:: Selection ::

————

How a Faulty Diesel Particulate Filter Can Fail Your MOT and Cost £1,000
Millions of diesel drivers are sitting on a component most have never thought about, and getting it wrong can fail an MOT, trigger a four figure repair bill and leave a car banned from city centres. The diesel particulate filter, or DPF, traps the soot that diesel engines produce, and the law around it has real teeth. A diesel found with its filter removed will fail its MOT, using a car with a tampered or missing DPF can bring a fine of up to £1,000, and for a van that figure rises to £2,500. With clean air enforcement spreading and emissions checks tightening, the filter that drivers tend to ignore is one of the easiest ways to fall foul of the rules.
This guide explains what the DPF does, what the MOT and the law actually require, why short journeys can quietly destroy one, and how to keep yours working so it never costs you a penny more than it should.

————

:: Items listed in a dataset ::

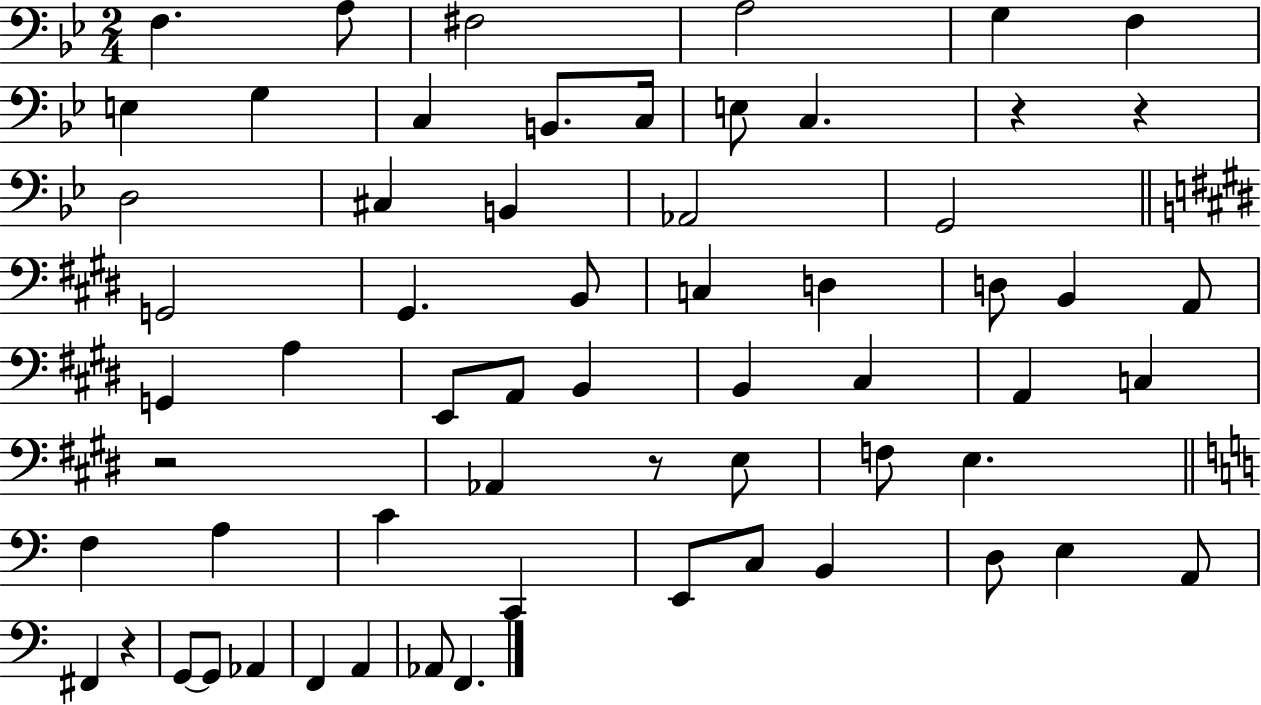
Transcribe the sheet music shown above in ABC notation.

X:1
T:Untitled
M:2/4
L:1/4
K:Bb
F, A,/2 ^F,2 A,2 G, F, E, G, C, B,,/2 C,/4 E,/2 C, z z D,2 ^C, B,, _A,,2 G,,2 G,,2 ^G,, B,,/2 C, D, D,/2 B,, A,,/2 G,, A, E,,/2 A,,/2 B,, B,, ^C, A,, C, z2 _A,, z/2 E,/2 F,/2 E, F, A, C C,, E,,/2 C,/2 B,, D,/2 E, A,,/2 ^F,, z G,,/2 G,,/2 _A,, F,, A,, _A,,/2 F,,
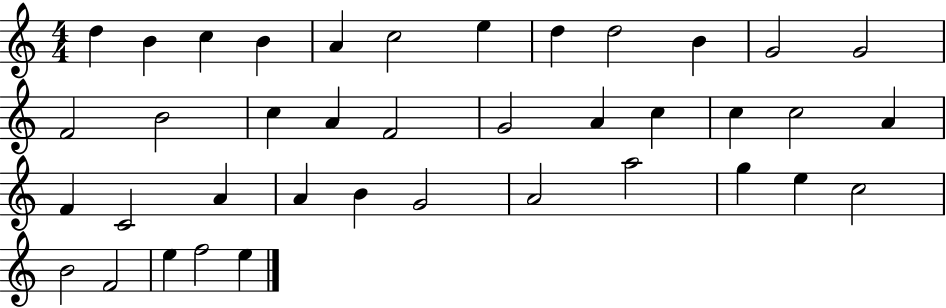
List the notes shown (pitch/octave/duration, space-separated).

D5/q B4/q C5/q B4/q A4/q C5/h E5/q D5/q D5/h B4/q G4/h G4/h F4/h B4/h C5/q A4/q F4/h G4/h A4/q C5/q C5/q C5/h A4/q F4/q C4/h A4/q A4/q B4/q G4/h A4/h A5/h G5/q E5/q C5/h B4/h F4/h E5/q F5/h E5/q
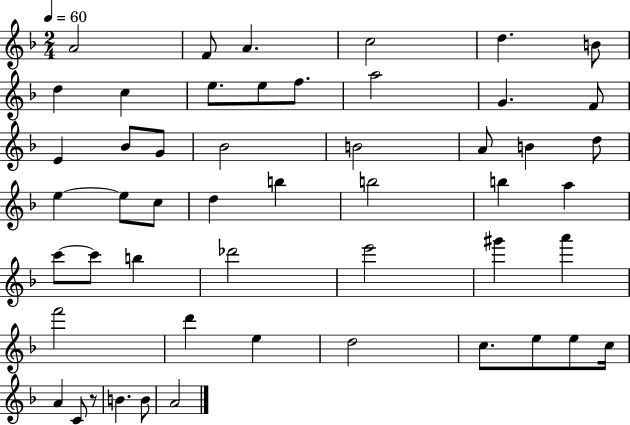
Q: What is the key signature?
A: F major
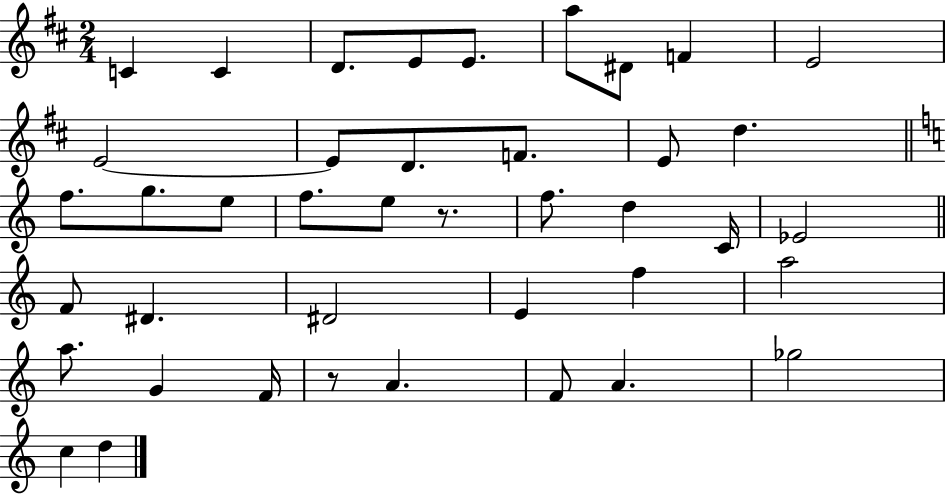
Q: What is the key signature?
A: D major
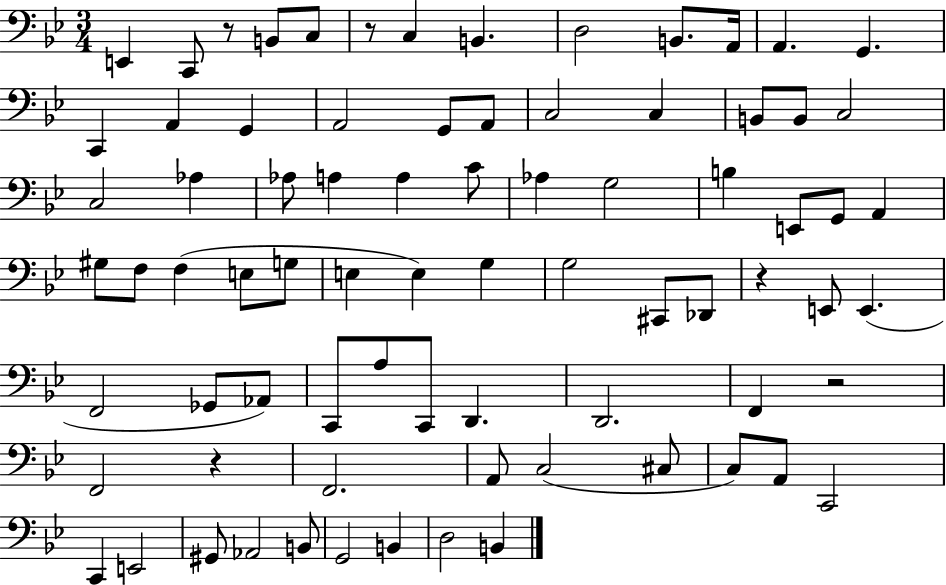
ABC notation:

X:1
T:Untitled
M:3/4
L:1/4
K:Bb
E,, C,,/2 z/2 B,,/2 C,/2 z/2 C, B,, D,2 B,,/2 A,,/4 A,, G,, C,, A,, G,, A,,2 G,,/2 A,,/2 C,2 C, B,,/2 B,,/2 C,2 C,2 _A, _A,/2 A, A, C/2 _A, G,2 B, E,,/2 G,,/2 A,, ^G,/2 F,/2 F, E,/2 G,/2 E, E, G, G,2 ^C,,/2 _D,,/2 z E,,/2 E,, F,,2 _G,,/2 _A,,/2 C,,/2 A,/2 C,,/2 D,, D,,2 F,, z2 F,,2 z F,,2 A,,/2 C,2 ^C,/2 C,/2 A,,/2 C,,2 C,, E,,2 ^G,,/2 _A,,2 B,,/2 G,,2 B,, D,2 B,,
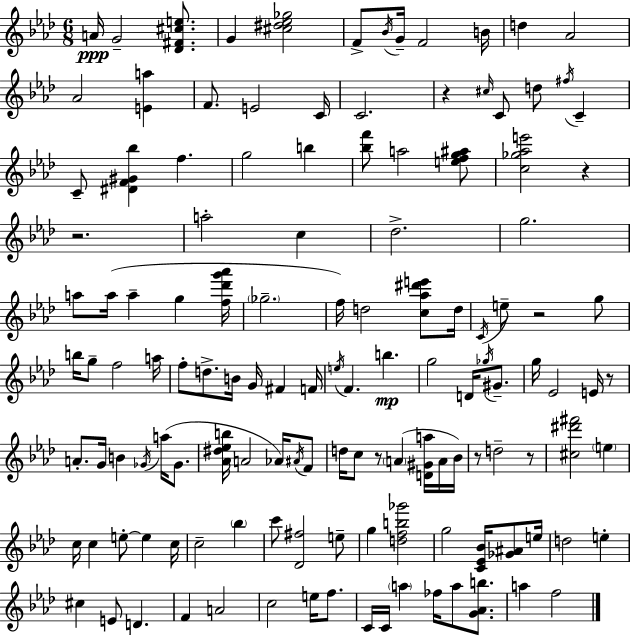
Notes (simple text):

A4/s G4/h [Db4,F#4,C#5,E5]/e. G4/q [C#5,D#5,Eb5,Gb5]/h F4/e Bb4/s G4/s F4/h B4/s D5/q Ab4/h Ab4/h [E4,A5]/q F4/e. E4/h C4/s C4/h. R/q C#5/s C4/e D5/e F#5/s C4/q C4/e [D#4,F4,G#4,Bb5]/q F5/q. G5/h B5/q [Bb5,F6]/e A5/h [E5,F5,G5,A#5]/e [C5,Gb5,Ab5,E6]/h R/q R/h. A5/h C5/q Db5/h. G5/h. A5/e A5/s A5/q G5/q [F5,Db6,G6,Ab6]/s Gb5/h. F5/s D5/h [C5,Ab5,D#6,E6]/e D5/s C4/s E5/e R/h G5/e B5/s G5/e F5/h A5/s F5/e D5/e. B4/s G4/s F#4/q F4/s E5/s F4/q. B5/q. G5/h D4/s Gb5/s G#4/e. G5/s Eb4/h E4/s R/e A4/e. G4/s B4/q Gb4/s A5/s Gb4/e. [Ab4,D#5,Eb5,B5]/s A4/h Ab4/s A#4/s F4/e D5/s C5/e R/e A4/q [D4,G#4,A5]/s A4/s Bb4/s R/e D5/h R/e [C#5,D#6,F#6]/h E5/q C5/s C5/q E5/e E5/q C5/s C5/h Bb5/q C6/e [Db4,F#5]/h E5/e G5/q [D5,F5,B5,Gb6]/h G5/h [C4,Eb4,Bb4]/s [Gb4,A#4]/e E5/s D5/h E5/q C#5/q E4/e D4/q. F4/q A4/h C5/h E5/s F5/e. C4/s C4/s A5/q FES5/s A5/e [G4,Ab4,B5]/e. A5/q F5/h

————

:: Task requirements ::
**a)** Identify each line of the records that contains the string "notation", and copy those lines.
**b)** Extend the guide on diesel particulate filters, picking up after its final sentence.

:: Results ::
**a)**
Transcribe the sheet music shown above in ABC notation.
ABC notation:

**b)**
What the DPF does and why it exists
A diesel particulate filter sits in the exhaust system and captures the fine particles of soot that would otherwise leave the tailpipe as harmful pollution. These filters have been fitted to almost every diesel car sold since around 2009, when tighter European emissions standards effectively made them necessary. They are highly effective at cutting the particulates linked to respiratory illness, which is precisely why the authorities take a dim view of anyone disabling them.
The filter cleans itself through a process called regeneration, in which trapped soot is burned off at high exhaust temperatures. That happens naturally when the engine runs hot enough for long enough, typically on a steady run at higher speeds. The catch is that a car used only for short, slow, stop start journeys may never get hot enough to regenerate, so the soot builds up, the filter blocks, and a warning light appears on the dashboard.
What the MOT and the law require
Since February 2014, the MOT has included a visual check of the diesel particulate filter. If the tester finds that a filter which was fitted as standard has been removed, the car fails the test. The examiner will also question any obvious sign that the filter casing has been cut open and welded back together, a tell tale mark of a so called DPF delete.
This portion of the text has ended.